Para los intereses estratégicos de República Dominicana, las elecciones presidenciales del domingo en Haití poseen excepcional importancia, aunque las expectativas no deberían centrarse sólo en quién resultaría electo entre una ex primera dama  y un cantante, sino en  el  ingente reto de que  la magra democracia haitiana, en vez de retroceder, pueda  al menos mudar un paso adelante.

A pesar del esfuerzo que buenos haitianos y la comunidad internacional  encaminan para que los comicios del domingo  constituyan un ejemplar evento cívico,  aún prevalece el temor de fraude y mayor desestabilización política, debido a la escasa cultura democrática del votante y a lo cerrado de la preferencia electoral entre los candidatos Mirlande Manigat, de 70 años, y Michel Martelly, de 50.

A la señora Manigat se le  atribuye experiencia de Estado porque  estuvo al lado del presidente Leslie Manigat y buena relación con  Venezuela, gran cooperante de Haití, mientras que en   Martelly se resalta su   empatía con  sectores populares  y estrechos vínculos con Washington.

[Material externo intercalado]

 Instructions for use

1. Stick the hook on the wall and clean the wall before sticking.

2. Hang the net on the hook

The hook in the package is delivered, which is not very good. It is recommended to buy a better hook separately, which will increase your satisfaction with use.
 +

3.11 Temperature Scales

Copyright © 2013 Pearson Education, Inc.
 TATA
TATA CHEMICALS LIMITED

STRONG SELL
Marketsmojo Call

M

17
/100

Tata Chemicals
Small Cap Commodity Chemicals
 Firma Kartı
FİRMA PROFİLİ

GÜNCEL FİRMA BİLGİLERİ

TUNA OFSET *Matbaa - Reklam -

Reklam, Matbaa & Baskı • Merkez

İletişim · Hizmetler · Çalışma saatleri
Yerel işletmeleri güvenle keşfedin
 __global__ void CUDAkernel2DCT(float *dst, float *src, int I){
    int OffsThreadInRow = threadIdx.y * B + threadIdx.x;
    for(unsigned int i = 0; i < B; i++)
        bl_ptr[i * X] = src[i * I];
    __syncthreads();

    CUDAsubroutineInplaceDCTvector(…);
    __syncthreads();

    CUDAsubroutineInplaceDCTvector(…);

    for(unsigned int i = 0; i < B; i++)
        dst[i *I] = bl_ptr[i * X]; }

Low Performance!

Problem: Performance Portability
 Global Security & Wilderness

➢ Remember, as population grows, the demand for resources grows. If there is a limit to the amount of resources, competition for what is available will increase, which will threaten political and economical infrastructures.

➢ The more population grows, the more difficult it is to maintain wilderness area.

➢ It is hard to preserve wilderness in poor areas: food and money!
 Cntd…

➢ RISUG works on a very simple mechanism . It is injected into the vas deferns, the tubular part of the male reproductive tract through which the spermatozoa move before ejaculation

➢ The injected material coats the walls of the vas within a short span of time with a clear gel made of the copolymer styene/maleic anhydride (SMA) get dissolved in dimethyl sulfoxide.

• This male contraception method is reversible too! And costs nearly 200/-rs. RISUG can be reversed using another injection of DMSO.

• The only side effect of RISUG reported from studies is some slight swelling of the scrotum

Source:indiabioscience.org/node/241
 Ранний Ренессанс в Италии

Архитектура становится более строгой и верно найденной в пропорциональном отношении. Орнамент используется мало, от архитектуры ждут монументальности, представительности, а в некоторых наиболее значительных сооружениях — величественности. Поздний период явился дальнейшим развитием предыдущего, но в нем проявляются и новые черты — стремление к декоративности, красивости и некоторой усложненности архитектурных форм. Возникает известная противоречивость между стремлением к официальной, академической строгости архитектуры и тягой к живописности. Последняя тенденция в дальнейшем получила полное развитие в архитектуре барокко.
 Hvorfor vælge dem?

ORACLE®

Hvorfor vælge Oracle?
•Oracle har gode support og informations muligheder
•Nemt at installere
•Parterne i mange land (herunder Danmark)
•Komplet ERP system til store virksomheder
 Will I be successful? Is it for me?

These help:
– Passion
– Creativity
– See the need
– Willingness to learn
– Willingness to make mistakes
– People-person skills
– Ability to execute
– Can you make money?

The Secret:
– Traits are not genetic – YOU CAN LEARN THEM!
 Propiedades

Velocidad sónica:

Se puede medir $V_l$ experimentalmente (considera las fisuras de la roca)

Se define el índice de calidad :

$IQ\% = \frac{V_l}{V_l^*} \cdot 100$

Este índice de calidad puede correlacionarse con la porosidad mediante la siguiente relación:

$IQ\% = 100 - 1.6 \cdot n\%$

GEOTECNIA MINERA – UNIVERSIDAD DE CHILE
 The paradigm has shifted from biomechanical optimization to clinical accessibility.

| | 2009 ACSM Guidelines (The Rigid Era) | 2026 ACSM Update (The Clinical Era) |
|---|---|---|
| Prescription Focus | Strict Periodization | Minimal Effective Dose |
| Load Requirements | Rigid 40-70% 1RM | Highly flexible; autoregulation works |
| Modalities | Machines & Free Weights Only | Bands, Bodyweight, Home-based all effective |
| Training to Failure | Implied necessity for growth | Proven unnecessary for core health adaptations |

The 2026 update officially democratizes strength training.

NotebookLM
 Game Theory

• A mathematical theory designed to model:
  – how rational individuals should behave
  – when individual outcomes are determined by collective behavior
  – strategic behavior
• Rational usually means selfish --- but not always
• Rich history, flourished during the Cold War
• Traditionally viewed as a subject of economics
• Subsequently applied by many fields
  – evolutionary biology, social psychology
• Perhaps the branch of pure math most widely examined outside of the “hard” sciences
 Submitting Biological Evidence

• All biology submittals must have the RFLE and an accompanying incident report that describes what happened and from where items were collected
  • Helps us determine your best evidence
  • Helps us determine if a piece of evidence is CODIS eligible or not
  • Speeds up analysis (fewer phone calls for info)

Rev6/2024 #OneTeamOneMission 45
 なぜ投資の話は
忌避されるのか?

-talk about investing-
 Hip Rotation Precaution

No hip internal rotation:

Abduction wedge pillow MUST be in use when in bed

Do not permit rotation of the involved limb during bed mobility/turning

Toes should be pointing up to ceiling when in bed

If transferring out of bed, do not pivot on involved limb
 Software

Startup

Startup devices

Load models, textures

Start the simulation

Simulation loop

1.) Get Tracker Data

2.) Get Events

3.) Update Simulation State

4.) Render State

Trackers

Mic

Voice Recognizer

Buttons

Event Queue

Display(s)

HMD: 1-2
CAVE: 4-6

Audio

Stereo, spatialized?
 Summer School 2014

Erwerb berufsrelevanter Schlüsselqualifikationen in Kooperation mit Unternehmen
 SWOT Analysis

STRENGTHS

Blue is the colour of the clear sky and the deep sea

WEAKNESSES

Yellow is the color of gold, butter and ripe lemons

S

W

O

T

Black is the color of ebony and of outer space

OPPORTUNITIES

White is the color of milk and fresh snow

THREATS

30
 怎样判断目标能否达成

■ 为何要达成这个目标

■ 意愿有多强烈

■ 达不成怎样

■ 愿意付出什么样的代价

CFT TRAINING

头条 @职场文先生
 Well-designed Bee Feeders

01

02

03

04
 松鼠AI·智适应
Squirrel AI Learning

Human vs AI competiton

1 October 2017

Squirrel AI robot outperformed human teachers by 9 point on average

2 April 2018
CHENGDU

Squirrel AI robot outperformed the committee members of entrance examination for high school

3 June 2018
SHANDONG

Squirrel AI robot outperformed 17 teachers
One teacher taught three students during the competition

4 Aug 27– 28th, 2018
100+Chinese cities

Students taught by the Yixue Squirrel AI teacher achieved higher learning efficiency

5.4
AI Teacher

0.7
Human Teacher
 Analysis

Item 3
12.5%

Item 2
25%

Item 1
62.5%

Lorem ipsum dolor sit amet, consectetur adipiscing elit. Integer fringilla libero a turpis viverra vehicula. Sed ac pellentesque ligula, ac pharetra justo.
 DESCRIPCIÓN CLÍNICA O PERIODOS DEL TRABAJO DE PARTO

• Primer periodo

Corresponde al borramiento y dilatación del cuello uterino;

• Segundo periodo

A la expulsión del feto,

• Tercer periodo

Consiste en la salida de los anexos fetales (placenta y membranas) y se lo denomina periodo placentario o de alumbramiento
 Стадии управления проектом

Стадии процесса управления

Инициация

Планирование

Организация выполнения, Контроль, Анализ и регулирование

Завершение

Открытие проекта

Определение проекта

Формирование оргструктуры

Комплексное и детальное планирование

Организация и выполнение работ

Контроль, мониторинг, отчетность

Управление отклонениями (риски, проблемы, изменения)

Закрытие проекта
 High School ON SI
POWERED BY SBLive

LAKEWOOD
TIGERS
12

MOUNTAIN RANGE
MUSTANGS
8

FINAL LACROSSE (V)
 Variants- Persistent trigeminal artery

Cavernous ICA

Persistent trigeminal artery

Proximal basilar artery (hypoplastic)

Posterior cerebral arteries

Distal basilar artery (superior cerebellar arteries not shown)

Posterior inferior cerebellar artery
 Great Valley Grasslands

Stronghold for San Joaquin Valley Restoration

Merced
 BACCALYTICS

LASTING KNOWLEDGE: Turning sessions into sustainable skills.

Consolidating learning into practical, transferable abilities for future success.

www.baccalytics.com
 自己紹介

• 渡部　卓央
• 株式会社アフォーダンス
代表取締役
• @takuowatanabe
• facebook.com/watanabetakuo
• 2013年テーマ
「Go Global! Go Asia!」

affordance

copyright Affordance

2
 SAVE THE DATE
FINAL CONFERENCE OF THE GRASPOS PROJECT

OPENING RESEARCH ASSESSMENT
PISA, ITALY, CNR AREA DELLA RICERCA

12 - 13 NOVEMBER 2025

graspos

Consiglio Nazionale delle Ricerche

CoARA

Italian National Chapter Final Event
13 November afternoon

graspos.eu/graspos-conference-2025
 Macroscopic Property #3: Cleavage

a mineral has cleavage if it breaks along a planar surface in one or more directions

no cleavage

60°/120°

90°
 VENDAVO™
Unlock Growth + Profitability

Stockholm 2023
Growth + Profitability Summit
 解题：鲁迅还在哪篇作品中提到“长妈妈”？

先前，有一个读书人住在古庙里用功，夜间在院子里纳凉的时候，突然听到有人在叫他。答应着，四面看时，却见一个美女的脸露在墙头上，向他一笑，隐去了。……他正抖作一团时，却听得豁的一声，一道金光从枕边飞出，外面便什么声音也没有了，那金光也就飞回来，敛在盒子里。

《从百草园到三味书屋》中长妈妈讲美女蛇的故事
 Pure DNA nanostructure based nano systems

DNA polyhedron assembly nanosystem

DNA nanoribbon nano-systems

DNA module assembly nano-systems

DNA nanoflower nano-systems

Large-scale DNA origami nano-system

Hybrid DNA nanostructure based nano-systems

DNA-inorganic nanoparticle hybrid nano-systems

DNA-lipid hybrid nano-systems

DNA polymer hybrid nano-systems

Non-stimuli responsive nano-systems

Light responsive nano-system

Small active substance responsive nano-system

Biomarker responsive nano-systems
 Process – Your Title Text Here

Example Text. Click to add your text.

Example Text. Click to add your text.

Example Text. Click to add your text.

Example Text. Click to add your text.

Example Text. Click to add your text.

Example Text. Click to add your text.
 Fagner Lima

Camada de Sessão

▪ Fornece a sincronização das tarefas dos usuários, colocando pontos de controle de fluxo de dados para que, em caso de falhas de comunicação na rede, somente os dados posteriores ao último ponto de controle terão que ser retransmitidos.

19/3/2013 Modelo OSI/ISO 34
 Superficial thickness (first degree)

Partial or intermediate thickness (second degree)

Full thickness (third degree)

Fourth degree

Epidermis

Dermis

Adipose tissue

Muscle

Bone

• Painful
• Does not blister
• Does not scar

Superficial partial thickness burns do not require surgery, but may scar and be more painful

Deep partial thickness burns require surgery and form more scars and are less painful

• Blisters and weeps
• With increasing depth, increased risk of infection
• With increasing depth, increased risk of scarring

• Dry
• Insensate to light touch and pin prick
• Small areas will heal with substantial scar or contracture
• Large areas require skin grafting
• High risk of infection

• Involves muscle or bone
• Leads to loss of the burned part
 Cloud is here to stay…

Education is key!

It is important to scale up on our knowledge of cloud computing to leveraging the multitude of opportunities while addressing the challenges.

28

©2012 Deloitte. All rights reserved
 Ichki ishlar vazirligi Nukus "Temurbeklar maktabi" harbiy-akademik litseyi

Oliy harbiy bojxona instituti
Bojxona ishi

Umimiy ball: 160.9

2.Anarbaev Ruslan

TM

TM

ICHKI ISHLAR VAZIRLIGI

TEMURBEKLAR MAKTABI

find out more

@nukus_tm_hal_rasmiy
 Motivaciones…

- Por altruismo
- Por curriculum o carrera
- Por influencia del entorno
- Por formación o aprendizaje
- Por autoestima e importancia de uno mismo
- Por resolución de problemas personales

Ambos candidatos realizan frecuentes viajes a Santo Domingo en procura de  apoyo político y económico, pero  ha sido difícil precisar cuál de los dos encajaría mejor en los anhelos de una relación fluida y consolidada entre los inquilinos de la Isla Hispaniola.

La mayor preocupación para Estados Unidos respecto a las elecciones del domingo en Haití lo constituye  el anunciado retorno hoy del ex presidente Jean Bertrand Aristide, tras  siete años de exilio en Sudáfrica, a donde fue a parar después que Washington promovió su expulsión del poder  en 2004.

La Casa Blanca  ha reclamado  al ex mandatario que postergue  su  regreso hasta después de los comicios al alegar que  su presencia en Haití constituye un factor de desestabilización y pondría en peligro el desarrollo de la segunda vuelta electoral.

Llama la atención que el Gobierno estadounidense  objete  el retorno a su país de un ex presidente constitucional, al definirlo como un peligro para la democracia, sin decir lo mismo del antiguo dictador  Jean Claude Duvalier, que regresó a Puerto Príncipe sin problemas a pesar de que  en su contra pesan acusaciones de prevaricación.

Gobierno y sociedad dominicanos están compelidos  a seguir a pie juntillas las elecciones  del domingo en Haití, en  el entendido de que  el resultado de ese evento  será determinante  en el futuro de las  complicadas relaciones  con  el atormentado vecino.